Data START
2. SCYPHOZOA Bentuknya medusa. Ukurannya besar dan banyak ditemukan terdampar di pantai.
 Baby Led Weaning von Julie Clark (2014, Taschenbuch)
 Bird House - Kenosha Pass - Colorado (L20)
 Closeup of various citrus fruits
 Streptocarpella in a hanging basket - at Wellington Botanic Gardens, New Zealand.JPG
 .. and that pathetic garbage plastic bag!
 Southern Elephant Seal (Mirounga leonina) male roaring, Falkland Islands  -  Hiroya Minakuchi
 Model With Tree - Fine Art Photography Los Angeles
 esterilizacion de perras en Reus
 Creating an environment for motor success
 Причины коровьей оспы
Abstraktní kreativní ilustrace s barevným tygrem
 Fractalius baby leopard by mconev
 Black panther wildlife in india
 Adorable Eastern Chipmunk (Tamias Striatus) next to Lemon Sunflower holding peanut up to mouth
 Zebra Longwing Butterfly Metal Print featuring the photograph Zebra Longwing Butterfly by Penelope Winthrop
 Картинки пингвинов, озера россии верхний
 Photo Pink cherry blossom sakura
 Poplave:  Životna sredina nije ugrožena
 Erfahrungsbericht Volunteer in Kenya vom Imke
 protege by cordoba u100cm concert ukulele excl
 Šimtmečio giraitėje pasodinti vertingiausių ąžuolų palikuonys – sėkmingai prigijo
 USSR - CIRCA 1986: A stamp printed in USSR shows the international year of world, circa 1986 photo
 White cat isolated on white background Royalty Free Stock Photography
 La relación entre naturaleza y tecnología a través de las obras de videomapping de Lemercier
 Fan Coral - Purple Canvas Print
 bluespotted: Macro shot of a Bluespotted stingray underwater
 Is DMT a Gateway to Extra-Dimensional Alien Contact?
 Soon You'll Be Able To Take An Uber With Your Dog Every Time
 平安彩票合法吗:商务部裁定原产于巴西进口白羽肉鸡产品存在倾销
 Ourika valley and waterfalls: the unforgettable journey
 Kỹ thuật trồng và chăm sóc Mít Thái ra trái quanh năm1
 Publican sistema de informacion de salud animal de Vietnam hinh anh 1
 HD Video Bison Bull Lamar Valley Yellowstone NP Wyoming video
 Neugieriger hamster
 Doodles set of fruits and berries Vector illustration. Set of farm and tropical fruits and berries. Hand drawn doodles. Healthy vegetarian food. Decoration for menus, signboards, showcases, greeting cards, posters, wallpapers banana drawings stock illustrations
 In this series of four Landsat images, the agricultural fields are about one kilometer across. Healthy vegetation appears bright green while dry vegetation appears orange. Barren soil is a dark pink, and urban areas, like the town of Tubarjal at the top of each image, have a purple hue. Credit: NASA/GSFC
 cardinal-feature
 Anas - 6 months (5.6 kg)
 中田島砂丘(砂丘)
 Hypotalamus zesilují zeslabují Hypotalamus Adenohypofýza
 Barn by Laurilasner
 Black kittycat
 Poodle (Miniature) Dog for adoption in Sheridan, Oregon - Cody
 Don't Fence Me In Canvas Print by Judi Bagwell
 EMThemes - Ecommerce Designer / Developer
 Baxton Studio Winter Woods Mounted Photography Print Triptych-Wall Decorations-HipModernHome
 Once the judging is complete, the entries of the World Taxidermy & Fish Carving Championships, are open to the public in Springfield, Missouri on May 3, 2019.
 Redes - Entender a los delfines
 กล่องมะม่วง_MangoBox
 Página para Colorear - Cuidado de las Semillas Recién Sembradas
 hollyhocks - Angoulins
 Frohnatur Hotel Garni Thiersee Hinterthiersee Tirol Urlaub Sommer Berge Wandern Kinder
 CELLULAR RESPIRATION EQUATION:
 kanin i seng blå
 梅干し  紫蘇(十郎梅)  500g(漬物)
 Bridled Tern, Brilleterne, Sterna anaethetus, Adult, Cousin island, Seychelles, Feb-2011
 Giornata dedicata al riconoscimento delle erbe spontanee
Data END
Exercise objective: Reproduce the full block of data exactly, omitting nothing.

The completed task:
2. SCYPHOZOA Bentuknya medusa. Ukurannya besar dan banyak ditemukan terdampar di pantai.
 Baby Led Weaning von Julie Clark (2014, Taschenbuch)
 Bird House - Kenosha Pass - Colorado (L20)
 Closeup of various citrus fruits
 Streptocarpella in a hanging basket - at Wellington Botanic Gardens, New Zealand.JPG
 .. and that pathetic garbage plastic bag!
 Southern Elephant Seal (Mirounga leonina) male roaring, Falkland Islands  -  Hiroya Minakuchi
 Model With Tree - Fine Art Photography Los Angeles
 esterilizacion de perras en Reus
 Creating an environment for motor success
 Причины коровьей оспы
Abstraktní kreativní ilustrace s barevným tygrem
 Fractalius baby leopard by mconev
 Black panther wildlife in india
 Adorable Eastern Chipmunk (Tamias Striatus) next to Lemon Sunflower holding peanut up to mouth
 Zebra Longwing Butterfly Metal Print featuring the photograph Zebra Longwing Butterfly by Penelope Winthrop
 Картинки пингвинов, озера россии верхний
 Photo Pink cherry blossom sakura
 Poplave:  Životna sredina nije ugrožena
 Erfahrungsbericht Volunteer in Kenya vom Imke
 protege by cordoba u100cm concert ukulele excl
 Šimtmečio giraitėje pasodinti vertingiausių ąžuolų palikuonys – sėkmingai prigijo
 USSR - CIRCA 1986: A stamp printed in USSR shows the international year of world, circa 1986 photo
 White cat isolated on white background Royalty Free Stock Photography
 La relación entre naturaleza y tecnología a través de las obras de videomapping de Lemercier
 Fan Coral - Purple Canvas Print
 bluespotted: Macro shot of a Bluespotted stingray underwater
 Is DMT a Gateway to Extra-Dimensional Alien Contact?
 Soon You'll Be Able To Take An Uber With Your Dog Every Time
 平安彩票合法吗:商务部裁定原产于巴西进口白羽肉鸡产品存在倾销
 Ourika valley and waterfalls: the unforgettable journey
 Kỹ thuật trồng và chăm sóc Mít Thái ra trái quanh năm1
 Publican sistema de informacion de salud animal de Vietnam hinh anh 1
 HD Video Bison Bull Lamar Valley Yellowstone NP Wyoming video
 Neugieriger hamster
 Doodles set of fruits and berries Vector illustration. Set of farm and tropical fruits and berries. Hand drawn doodles. Healthy vegetarian food. Decoration for menus, signboards, showcases, greeting cards, posters, wallpapers banana drawings stock illustrations
 In this series of four Landsat images, the agricultural fields are about one kilometer across. Healthy vegetation appears bright green while dry vegetation appears orange. Barren soil is a dark pink, and urban areas, like the town of Tubarjal at the top of each image, have a purple hue. Credit: NASA/GSFC
 cardinal-feature
 Anas - 6 months (5.6 kg)
 中田島砂丘(砂丘)
 Hypotalamus zesilují zeslabují Hypotalamus Adenohypofýza
 Barn by Laurilasner
 Black kittycat
 Poodle (Miniature) Dog for adoption in Sheridan, Oregon - Cody
 Don't Fence Me In Canvas Print by Judi Bagwell
 EMThemes - Ecommerce Designer / Developer
 Baxton Studio Winter Woods Mounted Photography Print Triptych-Wall Decorations-HipModernHome
 Once the judging is complete, the entries of the World Taxidermy & Fish Carving Championships, are open to the public in Springfield, Missouri on May 3, 2019.
 Redes - Entender a los delfines
 กล่องมะม่วง_MangoBox
 Página para Colorear - Cuidado de las Semillas Recién Sembradas
 hollyhocks - Angoulins
 Frohnatur Hotel Garni Thiersee Hinterthiersee Tirol Urlaub Sommer Berge Wandern Kinder
 CELLULAR RESPIRATION EQUATION:
 kanin i seng blå
 梅干し  紫蘇(十郎梅)  500g(漬物)
 Bridled Tern, Brilleterne, Sterna anaethetus, Adult, Cousin island, Seychelles, Feb-2011
 Giornata dedicata al riconoscimento delle erbe spontanee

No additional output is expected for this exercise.